I am wondering whether this could be linked to the OS update. Could you try to reproduce on a freshly built switch ?

@zbaylin
Copy link
Author

zbaylin commented Oct 3, 2023

I did build a brand new switch after first encountering this issue but sadly it's still present

@zbaylin
Copy link
Author

zbaylin commented Oct 5, 2023

@voodoos I was able to somewhat fix this (I think) by removing this line:

Merlin_utils.Lib_config.System.set_run_in_directory (run_in_directory ());

which does square with @gasche's suggestion in the above linked PR that this might be an issue with the spawn library. Is there a reason the merlin version is replaced by a custom implementation? I would imagine spawn would be quicker than using Sys.command but have no evidence to back that up.

@voodoos
Copy link
Collaborator

voodoos commented Oct 6, 2023

Interesting, so it might be an issue with the Spawn library, or the way we use it. Still you didn't notice anything wrong before the OS update ?

The hang happens when running ppxes. Could you check that this isn't specific to the ppx your using ?
I guess buffers without ppxes shouldn't hang and buffers with any ppxes should ?

Also @rgrinberg may have more hindsight here ?

@gasche
Copy link
Member

gasche commented Oct 6, 2023

To summarize my reasoning on the upstream issue ocaml/ocaml#12636 :

  • I believe that something goes wrong on new OSX versions when combining OCaml threads and fork().
  • I don't know whether the OCaml runtime is at fault (maybe this is a bug in OSX). (I don't believe anymore that this is a bug in janestreet/spawn)
  • ocaml-lsp could avoid the issue by not using fork() anymore, that is, by using another approach than janestreet/spawn to run what is basically a Sys.command call in
    Spawn.spawn ~cwd ~prog ~argv ~stdin ~stdout ?stderr ()

(Note: the issue may be fixed in OCaml 5 (rather than OCaml 4.14), because the implementation of threads is different and may interact better with forking in this case.)

@zbaylin
Copy link
Author

zbaylin commented Oct 6, 2023

Thanks @gasche for the summary! In the linked PR it seems Xavier Leroy (avoiding tagging) has confirmed that this is a bug in the 4.14 runtime

The mutexes that protect I/O channels are being destroyed in the child process after fork() even though they can be locked, which is an error according to the POSIX standard and seems to be turned into a fatal error by the pthreads library.

WHAT TO DO ->
**a.** Repeat the thread on the post-update hang, starting with "I guess buffers" and going on through "bug in janestreet/spawn)".
**b.** Using the thread on the post-update hang, decide whether each statement agrees with it, giving yes or no and quoting the words that decide it: (i) zbaylin built a brand new switch after first running into the issue; (ii) gasche still believes the bug lies in janestreet/spawn; (iii) voodoos says the hang happens when running ppxes.
**c.** Go on with the thread on the post-update hang, starting after its last sentence.
The listing after this point comes from a separate source.

SOURCE EXCERPT ->
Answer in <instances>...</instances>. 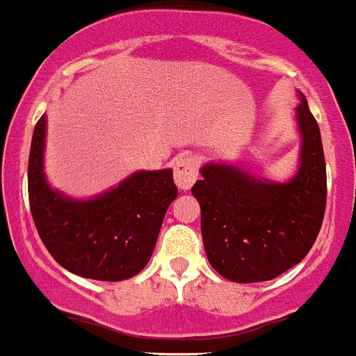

ANSWERS FOR THE EXERCISE ->
**a.**
I guess buffers without ppxes shouldn't hang and buffers with any ppxes should ?

Also @rgrinberg may have more hindsight here ?

@gasche
Copy link
Member

gasche commented Oct 6, 2023

To summarize my reasoning on the upstream issue ocaml/ocaml#12636 :

  • I believe that something goes wrong on new OSX versions when combining OCaml threads and fork().
  • I don't know whether the OCaml runtime is at fault (maybe this is a bug in OSX). (I don't believe anymore that this is a bug in janestreet/spawn)

**b.**
(i) Yes: "I did build a brand new switch after first encountering this issue but sadly it's still present"
(ii) No: "(I don't believe anymore that this is a bug in janestreet/spawn)"
(iii) Yes: "The hang happens when running ppxes."

**c.**
Having not used posix_spawn before I'm hesitant to suggest using it would be a temporary fix of the issue here, but from what I have read it does seem possible:

Since glibc 2.24, the posix_spawn() function commences by calling clone(2) with CLONE_VM and CLONE_VFORK flags. 1

If CLONE_VM is set, the calling process and the child process run in the same memory space. 2


I looked into adding a shim Spawn module last night that has the same (or at least very close) interface, but uses Unix.create_process_env under the hood. The only problem I faced is that Spawn.spawn takes a cwd argument that calls chdir before execing. Unix.create_process* doesn't support this, but maybe just using Unix.chdir before and after would work.

@zbaylin
Copy link
Author

zbaylin commented Oct 6, 2023

Coincidentally, looking at the dune 3.11 release notes, it looks like @rgrinberg patched dune's vendored version of spawn to use posix_spawn on macOS in ocaml/dune#8090 -- maybe it's possible that same vendored version could be used here/an ocaml-community fork of spawn could be made?

@gasche
Copy link
Member

gasche commented Oct 6, 2023

Regarding an ocaml-lsp workaround: I think that it would be easier to look at the usage context for spawn inside ocaml-lsp. The one instance I found (hopefully the only one?) is in fact calling /bin/sh -c 'cmd'. If we are assuming that bash is available, it should be easy to turn this into a Sys.command call that basically does /bin/sh -c (cd dir && cmd). (In general doing chdir in a portable way is tricky, but here the code is already assuming sh is available.)

@gasche
Copy link
Member

gasche commented Oct 6, 2023

(But yes it would be even easier to reuse other people's work to fix similar issues. It seems unfortunate that dune's improvement to the spawn library are currently only available to dune, rather than other users of the library.)

@zbaylin
Copy link
Author

zbaylin commented Oct 6, 2023

Unfortunately it looks like there are numerous uses of Spawn.spawn in the LSP server

That's why I thought it would be a good idea to stub out a compatibility module for Unix.create_process_env, but when I tried the cd trick I got another bug that I couldn't seem to root out so I was trying to think of alternatives.

If I understand correctly, Sys.command blocks the thread it runs under (since it returns the exit code rather than the PID), so it's not a drop-in replacement for the spawn function. Granted, many invocations (like the one you mentioned) immediately call waitpid after but there are some that don't (see the ocamlformat.ml example).

@zbaylin
Copy link
Author

zbaylin commented Oct 6, 2023

I created a branch (https://github.com/skolemlabs/ocaml-lsp/tree/use-dune-vendored-spawn) that uses the vendored version of spawn from dune as a temporary fix. Obviously it's not ideal to have two separate forks of the library but in case anyone else comes across this issue in the interim, running

opam pin add ocaml-lsp-server git@github.com:skolemlabs/ocaml-lsp.git#use-dune-vendored-spawn

seems to fix the issue for now.

@voodoos
Copy link
Collaborator

voodoos commented Oct 9, 2023

It's great to have a workaround, thanks @zbaylin ! It might be worth it to release a version of ocaml-lsp with that workaround since the issue probably impact all users that upgrade to Sonoma ?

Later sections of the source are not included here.